**EXCERPT TO READ**
::::::::
# Wood identification



## Todd in PA (Oct 17, 2021)

A very nice person sent me a free box of not-fancy blanks when I first started turning. Today I used one to make some end caps and matching segment. It had “DL” written on it. I checked the wood database and didn’t see any woods resembling it starting with the letter D.  Any ideas?


----------



## 1080Wayne (Oct 18, 2021)

Probably the person who sent it to you didn`t know either . D L may be the initials of whomever he got it from . I occasionally identify pieces that way , even when I know what the wood is . But , the end grain looks like ?


----------



## Todd in PA (Oct 18, 2021)

I think that makes sense of the initials.


----------



## hokie (Oct 18, 2021)

When I saw the blank, it immediately reminded me of east indian rosewood.  Went to check the scientific name and sure enough it's, "Dalbergia latifolia". So, that's my best guess.


----------



## northway (Oct 18, 2021)
::::::::
**RECORDS**
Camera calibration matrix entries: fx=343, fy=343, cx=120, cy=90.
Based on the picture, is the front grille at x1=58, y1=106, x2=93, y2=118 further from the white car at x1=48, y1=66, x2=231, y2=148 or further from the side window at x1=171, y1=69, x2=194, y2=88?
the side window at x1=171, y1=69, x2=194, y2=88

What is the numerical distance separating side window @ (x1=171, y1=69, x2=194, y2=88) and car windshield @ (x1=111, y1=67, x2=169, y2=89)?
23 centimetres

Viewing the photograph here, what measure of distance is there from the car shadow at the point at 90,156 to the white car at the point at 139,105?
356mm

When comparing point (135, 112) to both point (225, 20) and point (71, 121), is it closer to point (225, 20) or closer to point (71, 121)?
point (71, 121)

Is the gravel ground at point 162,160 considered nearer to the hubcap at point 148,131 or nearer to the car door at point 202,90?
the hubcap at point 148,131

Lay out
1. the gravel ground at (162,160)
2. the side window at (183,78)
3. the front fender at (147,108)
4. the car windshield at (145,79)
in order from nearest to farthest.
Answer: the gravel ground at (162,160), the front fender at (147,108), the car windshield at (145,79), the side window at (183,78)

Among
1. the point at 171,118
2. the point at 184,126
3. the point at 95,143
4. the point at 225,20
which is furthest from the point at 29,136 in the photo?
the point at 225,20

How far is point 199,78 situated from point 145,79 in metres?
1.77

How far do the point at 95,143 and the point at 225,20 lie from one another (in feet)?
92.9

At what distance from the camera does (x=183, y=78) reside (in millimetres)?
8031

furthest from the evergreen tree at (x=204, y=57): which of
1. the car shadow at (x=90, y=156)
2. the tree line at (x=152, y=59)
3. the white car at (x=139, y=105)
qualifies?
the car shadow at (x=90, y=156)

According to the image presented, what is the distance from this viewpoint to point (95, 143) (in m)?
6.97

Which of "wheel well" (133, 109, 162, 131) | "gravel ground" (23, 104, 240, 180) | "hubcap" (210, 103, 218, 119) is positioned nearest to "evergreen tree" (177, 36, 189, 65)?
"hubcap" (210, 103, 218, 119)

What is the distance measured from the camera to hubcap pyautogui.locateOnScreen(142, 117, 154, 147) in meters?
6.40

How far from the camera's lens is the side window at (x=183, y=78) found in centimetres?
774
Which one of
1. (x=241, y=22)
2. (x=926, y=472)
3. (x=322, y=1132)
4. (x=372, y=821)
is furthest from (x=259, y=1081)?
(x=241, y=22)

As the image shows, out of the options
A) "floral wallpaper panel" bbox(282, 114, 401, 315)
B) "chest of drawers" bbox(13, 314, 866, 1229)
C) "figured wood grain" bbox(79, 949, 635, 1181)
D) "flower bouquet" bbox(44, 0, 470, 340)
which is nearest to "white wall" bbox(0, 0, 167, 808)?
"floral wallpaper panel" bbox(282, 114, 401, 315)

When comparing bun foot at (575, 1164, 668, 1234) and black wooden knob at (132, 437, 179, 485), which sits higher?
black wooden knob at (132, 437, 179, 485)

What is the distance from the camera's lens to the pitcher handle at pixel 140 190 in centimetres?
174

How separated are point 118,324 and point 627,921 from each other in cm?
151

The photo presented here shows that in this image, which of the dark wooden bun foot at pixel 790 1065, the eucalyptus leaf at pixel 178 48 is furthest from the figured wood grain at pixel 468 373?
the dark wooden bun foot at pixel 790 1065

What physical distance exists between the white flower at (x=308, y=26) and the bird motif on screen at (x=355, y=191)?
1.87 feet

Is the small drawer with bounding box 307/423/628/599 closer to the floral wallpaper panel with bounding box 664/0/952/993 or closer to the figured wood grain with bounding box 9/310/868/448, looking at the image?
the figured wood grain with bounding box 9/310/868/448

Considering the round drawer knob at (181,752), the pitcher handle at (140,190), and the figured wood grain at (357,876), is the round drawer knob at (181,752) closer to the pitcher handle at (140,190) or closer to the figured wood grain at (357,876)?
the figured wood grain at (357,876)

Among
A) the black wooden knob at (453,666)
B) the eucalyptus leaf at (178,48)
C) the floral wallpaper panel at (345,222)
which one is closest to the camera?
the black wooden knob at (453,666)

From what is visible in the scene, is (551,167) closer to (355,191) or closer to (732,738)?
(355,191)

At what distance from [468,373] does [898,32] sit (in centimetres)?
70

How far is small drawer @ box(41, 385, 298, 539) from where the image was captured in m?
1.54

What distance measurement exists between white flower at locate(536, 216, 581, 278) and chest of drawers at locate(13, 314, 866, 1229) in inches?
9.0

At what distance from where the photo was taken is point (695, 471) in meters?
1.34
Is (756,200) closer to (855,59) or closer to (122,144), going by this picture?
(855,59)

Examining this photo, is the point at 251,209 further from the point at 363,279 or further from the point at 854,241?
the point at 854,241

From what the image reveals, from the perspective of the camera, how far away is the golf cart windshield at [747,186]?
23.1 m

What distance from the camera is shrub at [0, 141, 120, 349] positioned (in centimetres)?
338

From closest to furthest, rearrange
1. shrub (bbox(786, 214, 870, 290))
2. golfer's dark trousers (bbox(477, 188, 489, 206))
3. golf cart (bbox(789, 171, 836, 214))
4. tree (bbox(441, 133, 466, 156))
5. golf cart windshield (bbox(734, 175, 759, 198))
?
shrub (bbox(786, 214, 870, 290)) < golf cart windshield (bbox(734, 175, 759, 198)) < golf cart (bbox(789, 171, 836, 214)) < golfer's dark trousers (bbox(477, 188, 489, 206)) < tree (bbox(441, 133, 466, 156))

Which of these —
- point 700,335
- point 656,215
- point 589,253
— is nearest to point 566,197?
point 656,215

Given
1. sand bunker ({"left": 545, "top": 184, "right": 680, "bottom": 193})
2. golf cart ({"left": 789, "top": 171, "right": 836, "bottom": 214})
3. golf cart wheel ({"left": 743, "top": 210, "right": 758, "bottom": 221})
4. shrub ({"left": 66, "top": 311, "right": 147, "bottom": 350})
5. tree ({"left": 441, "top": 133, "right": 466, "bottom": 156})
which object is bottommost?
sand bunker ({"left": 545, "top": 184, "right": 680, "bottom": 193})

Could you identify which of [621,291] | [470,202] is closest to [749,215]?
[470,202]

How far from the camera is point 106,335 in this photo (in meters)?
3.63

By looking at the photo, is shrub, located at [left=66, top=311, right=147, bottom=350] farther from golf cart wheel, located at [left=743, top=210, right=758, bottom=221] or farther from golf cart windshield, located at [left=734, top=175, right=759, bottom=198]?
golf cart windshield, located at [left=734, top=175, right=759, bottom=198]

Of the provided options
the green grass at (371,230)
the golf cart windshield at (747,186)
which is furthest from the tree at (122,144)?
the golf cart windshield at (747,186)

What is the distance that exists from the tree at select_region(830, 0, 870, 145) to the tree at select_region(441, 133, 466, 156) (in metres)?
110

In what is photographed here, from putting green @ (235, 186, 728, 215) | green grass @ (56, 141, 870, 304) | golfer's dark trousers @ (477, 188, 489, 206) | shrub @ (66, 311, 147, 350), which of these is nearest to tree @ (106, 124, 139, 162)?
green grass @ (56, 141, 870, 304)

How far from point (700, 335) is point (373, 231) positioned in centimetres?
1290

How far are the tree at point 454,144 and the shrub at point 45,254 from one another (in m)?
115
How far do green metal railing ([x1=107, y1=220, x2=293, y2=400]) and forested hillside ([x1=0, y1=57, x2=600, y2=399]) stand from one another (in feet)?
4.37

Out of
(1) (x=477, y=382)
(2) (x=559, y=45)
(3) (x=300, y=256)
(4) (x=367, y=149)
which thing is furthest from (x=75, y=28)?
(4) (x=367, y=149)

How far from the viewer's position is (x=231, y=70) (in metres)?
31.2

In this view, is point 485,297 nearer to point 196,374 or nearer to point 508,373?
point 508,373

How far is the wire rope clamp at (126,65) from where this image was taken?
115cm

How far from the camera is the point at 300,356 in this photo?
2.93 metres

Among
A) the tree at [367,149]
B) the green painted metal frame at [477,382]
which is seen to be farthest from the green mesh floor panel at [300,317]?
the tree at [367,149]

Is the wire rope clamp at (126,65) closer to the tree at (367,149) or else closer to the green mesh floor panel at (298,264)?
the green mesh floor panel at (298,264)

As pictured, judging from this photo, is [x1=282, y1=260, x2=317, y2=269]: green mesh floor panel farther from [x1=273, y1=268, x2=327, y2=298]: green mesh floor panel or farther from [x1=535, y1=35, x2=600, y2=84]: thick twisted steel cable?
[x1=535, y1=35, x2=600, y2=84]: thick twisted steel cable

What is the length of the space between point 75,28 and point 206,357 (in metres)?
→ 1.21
::::::::
**EXERCISES TO COMPLETE**
a – Answer these about the wood identification thread:
(i) What letters were written on the blank Todd in PA used?
(ii) According to 1080Wayne, what might those letters be?
(iii) What scientific name did hokie find when checking?
b – From the wood identification thread, extract the passage from "A very nice" up to and including "looks like ?", word for word.

**SOLUTIONS TO THE PROBLEMS**
a –
(i) "DL"
(ii) The initials of whomever the sender got the wood from
(iii) "Dalbergia latifolia"

b –
A very nice person sent me a free box of not-fancy blanks when I first started turning. Today I used one to make some end caps and matching segment. It had “DL” written on it. I checked the wood database and didn’t see any woods resembling it starting with the letter D.  Any ideas?


----------



## 1080Wayne (Oct 18, 2021)

Probably the person who sent it to you didn`t know either . D L may be the initials of whomever he got it from . I occasionally identify pieces that way , even when I know what the wood is . But , the end grain looks like ?